The authors tackled the problem of backdoor poisoning attacks in Deep Reinforcement Learning (DRL) by proposing 'inception' attacks that manipulate training data to induce adversarial behavior under strict reward constraints, achieving a 100% attack success rate on multiple environments with minimal impact on task performance.
Recent works have demonstrated the vulnerability of Deep Reinforcement Learning (DRL) algorithms against training-time, backdoor poisoning attacks. The objectives of these attacks are twofold: induce pre-determined, adversarial behavior in the agent upon observing a fixed trigger during deployment while allowing the agent to solve its intended task during training.
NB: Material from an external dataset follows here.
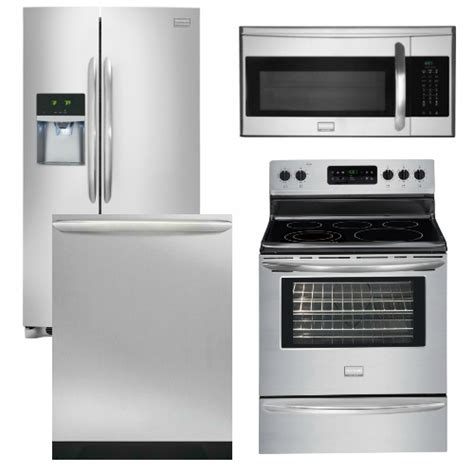 frigidaire kitchen appliance package package fg1 frigidaire appliance gallery package 4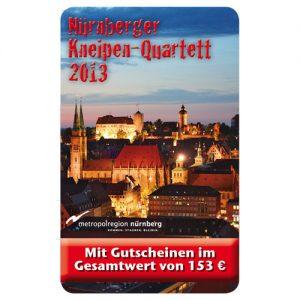 Kneipenquartett Nürnberg 2013 Cover Square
Prior attacks assume arbitrary control over the agent's rewards, inducing values far outside the environment's natural constraints. This results in brittle attacks that fail once the proper reward constraints are enforced. Thus, in this work we propose a new class of backdoor attacks against DRL which are the first to achieve state of the art performance under strict reward constraints. These "inception" attacks manipulate the agent's training data -- inserting the trigger into prior observations and replacing high return actions with those of the targeted adversarial behavior. We formally define these attacks and prove they achieve both adversarial objectives against arbitrary Markov Decision Processes (MDP). Using this framework we devise an online inception attack which achieves an 100\% attack success rate on multiple environments under constrained rewards while minimally impacting the agent's task performance.